**What to do**
Find the line containing "Is (860,799) perceived". Return it and every line after it, unchanged, up to and including the last line.

**Dataset content**
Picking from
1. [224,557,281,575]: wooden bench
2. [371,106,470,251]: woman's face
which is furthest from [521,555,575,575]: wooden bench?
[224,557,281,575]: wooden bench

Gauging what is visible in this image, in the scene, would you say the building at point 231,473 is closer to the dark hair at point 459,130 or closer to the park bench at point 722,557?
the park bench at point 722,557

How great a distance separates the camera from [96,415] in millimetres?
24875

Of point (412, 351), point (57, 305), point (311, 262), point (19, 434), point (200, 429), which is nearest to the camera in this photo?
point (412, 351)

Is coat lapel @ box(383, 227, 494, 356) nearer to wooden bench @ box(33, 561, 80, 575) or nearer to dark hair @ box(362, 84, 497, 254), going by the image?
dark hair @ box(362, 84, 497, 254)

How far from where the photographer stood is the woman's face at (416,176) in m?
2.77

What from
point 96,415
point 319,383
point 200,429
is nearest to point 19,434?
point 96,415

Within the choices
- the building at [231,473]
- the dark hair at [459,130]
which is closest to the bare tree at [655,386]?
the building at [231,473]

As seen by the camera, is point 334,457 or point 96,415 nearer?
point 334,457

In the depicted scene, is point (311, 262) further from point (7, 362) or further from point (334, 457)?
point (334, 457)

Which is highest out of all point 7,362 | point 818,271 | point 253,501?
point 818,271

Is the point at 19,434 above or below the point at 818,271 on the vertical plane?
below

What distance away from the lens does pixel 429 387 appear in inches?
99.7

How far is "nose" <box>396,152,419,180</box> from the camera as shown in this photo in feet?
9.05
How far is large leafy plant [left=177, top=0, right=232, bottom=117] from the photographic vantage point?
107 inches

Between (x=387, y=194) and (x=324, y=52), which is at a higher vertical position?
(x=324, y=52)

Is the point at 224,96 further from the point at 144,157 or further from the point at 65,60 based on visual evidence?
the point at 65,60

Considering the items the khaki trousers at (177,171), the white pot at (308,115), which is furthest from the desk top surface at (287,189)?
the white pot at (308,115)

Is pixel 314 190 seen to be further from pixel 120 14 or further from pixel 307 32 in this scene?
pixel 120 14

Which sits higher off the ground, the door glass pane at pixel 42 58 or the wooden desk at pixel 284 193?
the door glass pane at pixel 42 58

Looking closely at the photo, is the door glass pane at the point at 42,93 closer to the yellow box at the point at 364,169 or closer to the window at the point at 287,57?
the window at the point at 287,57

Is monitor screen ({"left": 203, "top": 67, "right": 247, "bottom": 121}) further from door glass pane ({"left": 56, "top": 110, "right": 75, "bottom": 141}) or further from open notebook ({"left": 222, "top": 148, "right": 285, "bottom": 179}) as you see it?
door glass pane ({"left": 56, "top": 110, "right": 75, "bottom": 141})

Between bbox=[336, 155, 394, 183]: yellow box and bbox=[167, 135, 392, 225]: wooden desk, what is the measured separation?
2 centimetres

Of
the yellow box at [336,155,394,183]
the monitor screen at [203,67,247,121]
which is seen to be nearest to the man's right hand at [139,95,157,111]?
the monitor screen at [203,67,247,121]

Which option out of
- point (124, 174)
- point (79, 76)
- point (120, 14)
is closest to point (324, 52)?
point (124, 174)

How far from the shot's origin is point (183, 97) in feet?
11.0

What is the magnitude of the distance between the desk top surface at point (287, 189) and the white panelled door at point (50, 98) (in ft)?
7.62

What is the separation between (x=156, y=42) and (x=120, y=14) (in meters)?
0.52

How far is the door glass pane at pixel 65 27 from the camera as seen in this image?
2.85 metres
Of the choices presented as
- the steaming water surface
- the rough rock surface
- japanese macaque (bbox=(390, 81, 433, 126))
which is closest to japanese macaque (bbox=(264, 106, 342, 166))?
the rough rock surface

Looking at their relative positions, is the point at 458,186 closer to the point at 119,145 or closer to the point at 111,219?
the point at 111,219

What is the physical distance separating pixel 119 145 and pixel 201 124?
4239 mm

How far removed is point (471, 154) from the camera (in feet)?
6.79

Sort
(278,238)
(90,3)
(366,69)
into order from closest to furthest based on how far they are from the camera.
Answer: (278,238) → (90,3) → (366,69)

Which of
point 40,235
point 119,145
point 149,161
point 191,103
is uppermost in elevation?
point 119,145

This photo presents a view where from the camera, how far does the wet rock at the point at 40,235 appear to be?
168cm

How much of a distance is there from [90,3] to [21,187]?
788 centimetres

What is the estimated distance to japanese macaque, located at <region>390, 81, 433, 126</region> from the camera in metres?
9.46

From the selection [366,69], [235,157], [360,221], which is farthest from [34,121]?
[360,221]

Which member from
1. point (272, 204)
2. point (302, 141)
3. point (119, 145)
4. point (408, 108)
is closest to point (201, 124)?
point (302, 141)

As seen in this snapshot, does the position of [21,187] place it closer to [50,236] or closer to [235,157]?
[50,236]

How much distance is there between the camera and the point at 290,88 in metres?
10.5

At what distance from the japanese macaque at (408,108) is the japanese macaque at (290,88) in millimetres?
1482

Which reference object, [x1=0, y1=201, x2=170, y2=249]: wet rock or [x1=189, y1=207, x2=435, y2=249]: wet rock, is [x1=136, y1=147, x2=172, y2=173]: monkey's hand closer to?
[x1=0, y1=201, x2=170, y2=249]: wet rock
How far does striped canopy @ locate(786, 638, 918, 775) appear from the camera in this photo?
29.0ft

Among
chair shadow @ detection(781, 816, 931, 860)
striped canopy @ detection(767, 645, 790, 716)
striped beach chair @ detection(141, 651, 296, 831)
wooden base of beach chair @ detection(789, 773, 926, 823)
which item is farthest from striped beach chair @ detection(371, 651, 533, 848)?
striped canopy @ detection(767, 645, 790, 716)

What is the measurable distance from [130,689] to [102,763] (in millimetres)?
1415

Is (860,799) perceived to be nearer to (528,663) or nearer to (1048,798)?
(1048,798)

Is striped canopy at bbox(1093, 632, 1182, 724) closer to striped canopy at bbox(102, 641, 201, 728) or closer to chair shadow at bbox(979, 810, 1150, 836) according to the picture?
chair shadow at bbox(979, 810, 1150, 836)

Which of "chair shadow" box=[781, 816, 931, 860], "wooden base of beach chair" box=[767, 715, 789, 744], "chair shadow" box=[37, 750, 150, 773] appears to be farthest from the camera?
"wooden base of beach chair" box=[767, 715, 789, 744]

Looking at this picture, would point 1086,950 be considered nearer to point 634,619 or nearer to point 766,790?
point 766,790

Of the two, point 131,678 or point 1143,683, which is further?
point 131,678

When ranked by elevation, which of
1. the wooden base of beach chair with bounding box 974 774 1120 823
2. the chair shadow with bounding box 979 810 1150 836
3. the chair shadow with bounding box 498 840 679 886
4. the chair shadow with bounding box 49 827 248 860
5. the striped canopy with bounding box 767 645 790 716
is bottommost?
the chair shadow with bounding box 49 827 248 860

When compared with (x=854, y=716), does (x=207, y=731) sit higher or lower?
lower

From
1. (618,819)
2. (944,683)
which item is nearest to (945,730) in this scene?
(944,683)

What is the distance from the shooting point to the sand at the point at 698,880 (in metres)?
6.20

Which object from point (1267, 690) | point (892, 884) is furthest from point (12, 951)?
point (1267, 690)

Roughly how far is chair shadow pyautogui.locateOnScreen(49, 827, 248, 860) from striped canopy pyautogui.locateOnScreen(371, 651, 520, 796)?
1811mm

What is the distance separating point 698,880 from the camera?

**Finished answer**
Is (860,799) perceived to be nearer to (528,663) or nearer to (1048,798)?
(1048,798)

Is striped canopy at bbox(1093, 632, 1182, 724) closer to striped canopy at bbox(102, 641, 201, 728) or closer to chair shadow at bbox(979, 810, 1150, 836) according to the picture?
chair shadow at bbox(979, 810, 1150, 836)

Which of "chair shadow" box=[781, 816, 931, 860], "wooden base of beach chair" box=[767, 715, 789, 744], "chair shadow" box=[37, 750, 150, 773] appears to be farthest from the camera?
"wooden base of beach chair" box=[767, 715, 789, 744]

Looking at this picture, would point 1086,950 be considered nearer to point 634,619 or nearer to point 766,790?
point 766,790

Of the two, point 131,678 or point 1143,683, which is further?
point 131,678

When ranked by elevation, which of
1. the wooden base of beach chair with bounding box 974 774 1120 823
2. the chair shadow with bounding box 979 810 1150 836
3. the chair shadow with bounding box 498 840 679 886
4. the chair shadow with bounding box 49 827 248 860
5. the striped canopy with bounding box 767 645 790 716
is bottommost?
the chair shadow with bounding box 49 827 248 860

When compared with (x=854, y=716), does (x=207, y=731) sit higher or lower?
lower

From
1. (618,819)
2. (944,683)
which item is nearest to (945,730) in this scene?
(944,683)

What is the distance from the shooting point to the sand at the point at 698,880 (in metres)?
6.20

Which object from point (1267, 690) | point (892, 884) is furthest from point (12, 951)?
point (1267, 690)

Roughly how far is chair shadow pyautogui.locateOnScreen(49, 827, 248, 860) from striped canopy pyautogui.locateOnScreen(371, 651, 520, 796)?
1811mm

What is the distance separating point 698,880 from the camera?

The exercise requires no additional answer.